NBS measure already taken, maintenance problems

While the Trump administration tabled a bill last year to address issues related to HECM non-borrowing spouses (NBS) scenarios, the Biden HUD has already taken its own steps, independent of the legislative process, to address this issue.

A few weeks ago, the FHA announced four primary new protections for eligible NBS in a reverse mortgage transaction, including expanding the criteria starting a grace period for HECM loans with case numbers assigned on or after August 4, 2014, including for a scenario where the primary borrower resides in a healthcare facility for more than 12 consecutive months but the NBS has stayed at home. Separate safeguards have also been introduced for HECMs with case numbers assigned before August 4, 2014, including new due and payment criteria.

The new NBS regulations have been broadly welcomed by members of the HECM service industry including representatives from Celink and Reverse Mortgage Solutions (RMS) as well as the National Reverse Mortgage Lenders Association (NRMLA) based on the reach of RMD.

The FHA’s HECM service has long been a contentious issue in debates arising from the health of the reverse mortgage program within the MMI fund.
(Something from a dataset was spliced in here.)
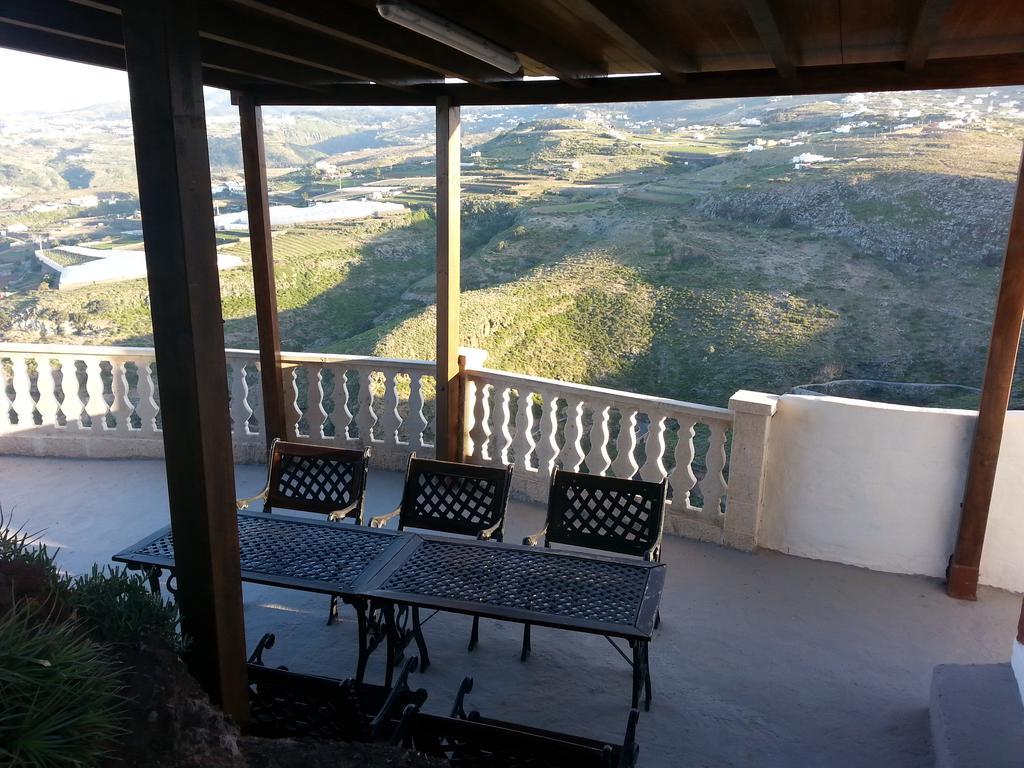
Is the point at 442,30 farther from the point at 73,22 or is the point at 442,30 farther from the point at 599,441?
the point at 599,441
In an interview with RMD earlier this year, former HUD Assistant Secretary Brian Montgomery described the need to address HECM maintenance issues.

“[I]It’s no secret that the industry and the FHA always have to work together on a wide variety of issues, including reducing the cost of maintaining the assigned portfolio or constantly looking for ways to improve the property disposition process, ”Montgomery told RMD in February. “There is certainly an interest in the industry in allowing service providers to keep service at the 98% threshold, and I can understand their point of view.”

Earlier this year, the NRMLA submitted HECM servicing comments to the HUD, and HUD also previously revised the single-family mortgage maintenance and loss limitation guidelines on both the front and back of the business, including codifying new ones reverse mortgage policies, as well as the total or partial waiver of certain mortgage letters (MLs) that apply to the HECM program.